London, 20 Juli 2018. Kedutaan Besar Republik Indonesia di London bekerja sama dengan CSIS (Center for Strategic and International Studies) Indonesia dan Chatham House Inggris menyelenggarakan Indonesia – UK Think Tank Dialogue sebagai second track dialogue hubungan bilateral Indonesia-Inggris. Delegasi CSIS terdiri dari Jusuf Wanandi (Senior Fellow dan Co-Founder), Clara Joewono (Board Member) dan Philips Vermonte (Executive Director).

Kegiatan Indonesia – UK Think Tank Dialogue berlangsung di gedung Chatham House, London pada tanggal 18 Juli 2018. Acara ini dihadiri oleh sekitar 30 orang peserta dari berbagai pemangku kepentingan yaitu KBRI London dan Kementerian Luar Negeri Inggris sebagai wakil pemerintah kedua negara, anggota parlemen, think tank, akademisi dan kalangan pengusaha.

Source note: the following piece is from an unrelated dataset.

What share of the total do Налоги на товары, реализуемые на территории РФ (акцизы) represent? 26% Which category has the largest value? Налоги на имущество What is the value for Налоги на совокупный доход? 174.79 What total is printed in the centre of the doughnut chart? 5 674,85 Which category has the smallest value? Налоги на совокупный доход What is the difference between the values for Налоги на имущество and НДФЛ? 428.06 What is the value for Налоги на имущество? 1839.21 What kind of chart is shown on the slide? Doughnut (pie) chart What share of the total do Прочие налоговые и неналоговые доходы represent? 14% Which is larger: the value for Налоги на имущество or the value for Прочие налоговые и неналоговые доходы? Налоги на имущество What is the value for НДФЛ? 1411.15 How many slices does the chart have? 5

Isu-isu yang dibahas dalam pertemuan  mencakup peluang dan tantangan pengembangan kerja sama bilateral RI – Inggris, khususnya dalam bidang perdagangan dan investasi serta dampak Brexit terhadap hubungan bilateral Inggris dengan Indonesia dan ASEAN. Peserta diskusi intinya menyepakati pentingnya untuk memperkuat hubungan dan kerja sama bilateral antara Indonesia dan Inggris, termasuk dalam kerangka ASEAN, khususnya menghadapi momentum dinamika perubahan dunia yang semakin tidak menentu, termasuk proses Brexit yang sedang dilalui Inggris. Sebagai tindak lanjut dari kegiatan ini, disepakati untuk menjajaki penyelenggarakan Joint Working Group guna membahas secara lebih mendalam peluang dan tantangan bagi penyusunan arah hubungan bilateral Indonesia dan Inggris ke depan.

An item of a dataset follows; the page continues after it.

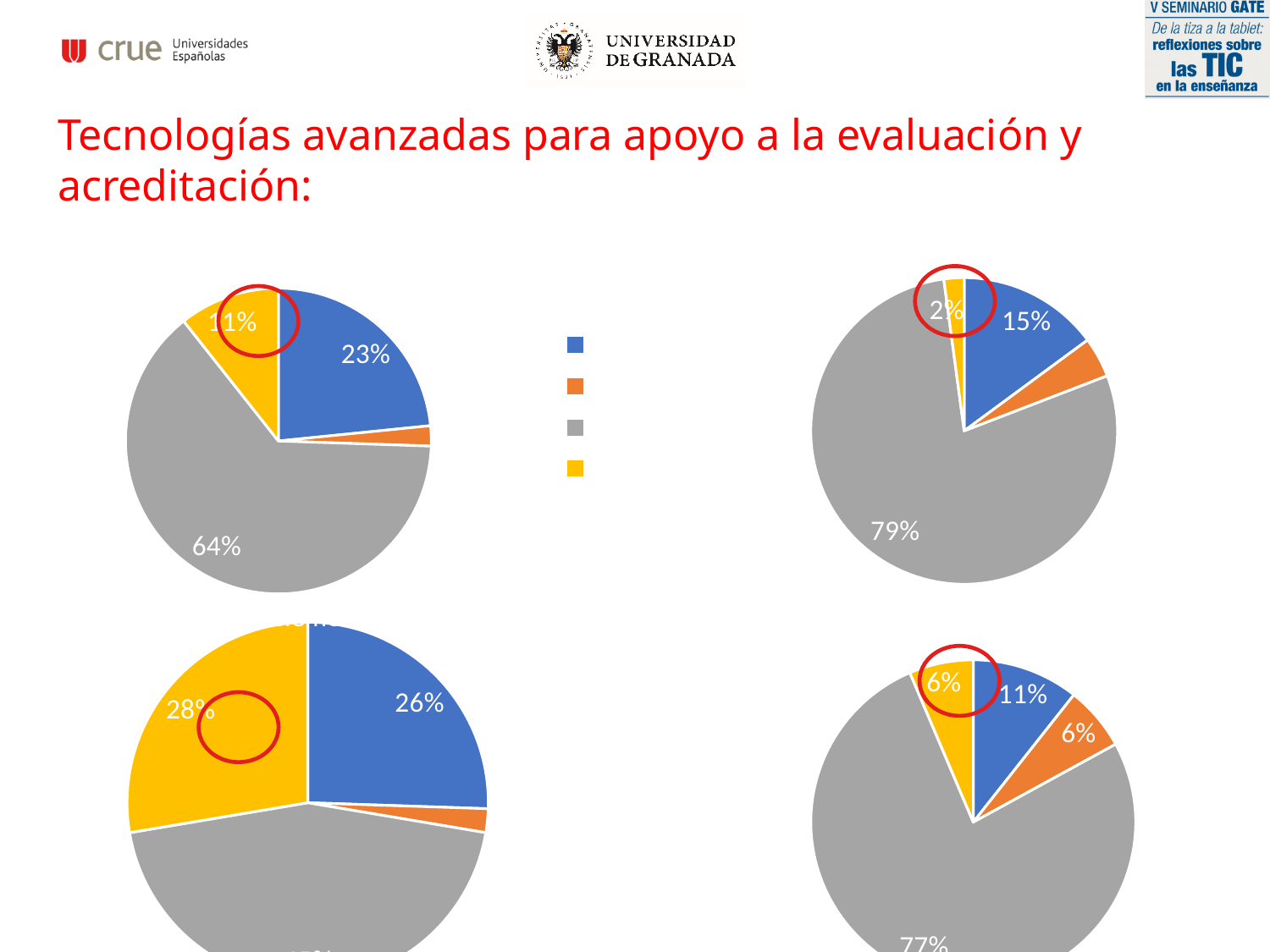
How many pie charts are on the slide? 4 In the top-right pie chart, which colour slice is the largest? Gray (79%) In the bottom-right pie chart, what share does the gray slice have? 77% What kind of charts are shown on the slide? Pie charts In the top-right pie chart, which colour slice is the smallest? Yellow (2%) In the top-left pie chart, what share does the gray slice have? 64% In the top-left pie chart, what share does the yellow slice have? 11% In the top-right pie chart, what share does the blue slice have? 15% In the bottom-left pie chart, which is larger, the blue slice or the yellow slice? Yellow (28%) How many colour entries does the legend in the middle of the slide show? 4 In the top-left pie chart, what share does the blue slice have? 23% In the bottom-right pie chart, what is the difference between the gray slice and the blue slice? 66 percentage points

Memanfaatkan kunjungan ke Inggris, Delegasi CSIS juga melakukan pertemuan dengan sejumlah pemangku kepentingan lainnya di Inggris, seperti anggota parlemen dan kalangan usaha guna berdiskusi mengenai perkembangan situasi domestik Indonesia menghadapi Pemilu nasional serta perkembangan di kawasan. Delegasi CSIS juga berkesempatan bertemu  dengan mahasiswa Indonesia termasuk kelompok Lingkar Studi Papua (LSP) serta masyarakat Indonesia di Oxford mengenai sejarah integrasi dan perkembangan pembangunan di Papua.